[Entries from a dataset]
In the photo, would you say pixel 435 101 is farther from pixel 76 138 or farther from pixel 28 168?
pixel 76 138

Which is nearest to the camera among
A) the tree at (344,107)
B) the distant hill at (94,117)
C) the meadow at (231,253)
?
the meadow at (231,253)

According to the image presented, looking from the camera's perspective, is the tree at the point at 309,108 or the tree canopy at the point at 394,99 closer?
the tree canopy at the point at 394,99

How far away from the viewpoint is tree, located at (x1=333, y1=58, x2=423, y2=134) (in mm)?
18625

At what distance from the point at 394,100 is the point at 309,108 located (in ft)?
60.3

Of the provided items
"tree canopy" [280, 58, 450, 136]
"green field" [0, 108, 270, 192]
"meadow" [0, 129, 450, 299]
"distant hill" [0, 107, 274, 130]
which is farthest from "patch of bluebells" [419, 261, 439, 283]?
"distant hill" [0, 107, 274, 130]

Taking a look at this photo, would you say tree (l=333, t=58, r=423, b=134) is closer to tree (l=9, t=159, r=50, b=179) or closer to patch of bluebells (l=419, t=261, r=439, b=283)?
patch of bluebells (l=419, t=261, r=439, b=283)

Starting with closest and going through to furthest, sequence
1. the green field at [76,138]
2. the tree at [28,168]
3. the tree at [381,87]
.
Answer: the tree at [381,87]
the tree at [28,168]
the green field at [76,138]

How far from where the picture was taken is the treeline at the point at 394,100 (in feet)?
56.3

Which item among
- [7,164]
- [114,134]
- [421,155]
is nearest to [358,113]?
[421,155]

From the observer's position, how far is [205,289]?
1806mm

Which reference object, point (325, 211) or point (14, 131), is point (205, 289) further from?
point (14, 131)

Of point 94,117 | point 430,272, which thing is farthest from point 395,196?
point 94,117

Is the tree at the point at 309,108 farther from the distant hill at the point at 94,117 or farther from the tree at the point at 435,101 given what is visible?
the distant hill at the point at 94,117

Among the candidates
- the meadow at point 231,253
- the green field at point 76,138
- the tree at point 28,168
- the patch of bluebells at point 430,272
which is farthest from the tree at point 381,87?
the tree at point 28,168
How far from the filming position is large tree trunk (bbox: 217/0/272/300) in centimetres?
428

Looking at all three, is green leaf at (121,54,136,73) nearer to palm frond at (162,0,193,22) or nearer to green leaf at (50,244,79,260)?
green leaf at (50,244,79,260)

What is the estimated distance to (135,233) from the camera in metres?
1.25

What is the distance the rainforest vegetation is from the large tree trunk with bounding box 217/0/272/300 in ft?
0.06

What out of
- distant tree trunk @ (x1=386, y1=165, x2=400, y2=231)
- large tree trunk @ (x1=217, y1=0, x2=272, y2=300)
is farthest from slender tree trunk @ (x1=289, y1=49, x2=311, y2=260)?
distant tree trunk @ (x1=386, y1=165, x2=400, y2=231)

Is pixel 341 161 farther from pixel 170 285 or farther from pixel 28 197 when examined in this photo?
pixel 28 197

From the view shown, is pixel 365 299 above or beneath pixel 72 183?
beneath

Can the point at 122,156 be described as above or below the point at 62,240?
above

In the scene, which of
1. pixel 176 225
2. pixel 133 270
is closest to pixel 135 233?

_WORK REQUIRED_:
Retype all of the material, keeping each line exact.

_WRITTEN ANSWER_:
In the photo, would you say pixel 435 101 is farther from pixel 76 138 or farther from pixel 28 168?
pixel 76 138

Which is nearest to the camera among
A) the tree at (344,107)
B) the distant hill at (94,117)
C) the meadow at (231,253)
?
the meadow at (231,253)

According to the image presented, looking from the camera's perspective, is the tree at the point at 309,108 or the tree canopy at the point at 394,99 closer?
the tree canopy at the point at 394,99

How far away from the viewpoint is tree, located at (x1=333, y1=58, x2=423, y2=134) (in mm)?
18625

At what distance from the point at 394,100 is the point at 309,108 located (in ft)?
60.3

Of the provided items
"tree canopy" [280, 58, 450, 136]
"green field" [0, 108, 270, 192]
"meadow" [0, 129, 450, 299]
"distant hill" [0, 107, 274, 130]
which is farthest from "patch of bluebells" [419, 261, 439, 283]?
"distant hill" [0, 107, 274, 130]

Taking a look at this photo, would you say tree (l=333, t=58, r=423, b=134) is closer to tree (l=9, t=159, r=50, b=179) or closer to patch of bluebells (l=419, t=261, r=439, b=283)?
patch of bluebells (l=419, t=261, r=439, b=283)

Starting with closest and going through to furthest, sequence
1. the green field at [76,138]
2. the tree at [28,168]
3. the tree at [381,87]
.
Answer: the tree at [381,87]
the tree at [28,168]
the green field at [76,138]

How far from where the picture was taken is the treeline at the point at 394,100 (in feet)?
56.3

Which item among
- [7,164]
- [114,134]
- [421,155]
is nearest to [358,113]?
[421,155]

From the observer's position, how far is [205,289]?
1806mm

Which reference object, point (325, 211) or point (14, 131), is point (205, 289) further from?
point (14, 131)

Of point 94,117 | point 430,272, which thing is farthest from point 395,196?
point 94,117

Is the tree at the point at 309,108 farther from the distant hill at the point at 94,117 or farther from the tree at the point at 435,101 given what is visible?
the distant hill at the point at 94,117

Among the candidates
- the meadow at point 231,253
- the green field at point 76,138
- the tree at point 28,168
- the patch of bluebells at point 430,272
which is farthest from the tree at point 381,87?
the tree at point 28,168
How far from the filming position is large tree trunk (bbox: 217/0/272/300) in centimetres?
428

Looking at all three, is green leaf at (121,54,136,73) nearer to palm frond at (162,0,193,22) or nearer to green leaf at (50,244,79,260)?
green leaf at (50,244,79,260)

What is the estimated distance to (135,233) from the camera in metres?
1.25

What is the distance the rainforest vegetation is from the large tree trunk with bounding box 217/0/272/300 in ft?
0.06

What out of
- distant tree trunk @ (x1=386, y1=165, x2=400, y2=231)
- large tree trunk @ (x1=217, y1=0, x2=272, y2=300)
is farthest from slender tree trunk @ (x1=289, y1=49, x2=311, y2=260)?
distant tree trunk @ (x1=386, y1=165, x2=400, y2=231)

Is pixel 341 161 farther from pixel 170 285 or farther from pixel 28 197 when examined in this photo?
pixel 28 197

From the view shown, is pixel 365 299 above or beneath pixel 72 183?
beneath

Can the point at 122,156 be described as above or below the point at 62,240?
above

In the scene, which of
1. pixel 176 225
2. pixel 133 270
is closest to pixel 135 233?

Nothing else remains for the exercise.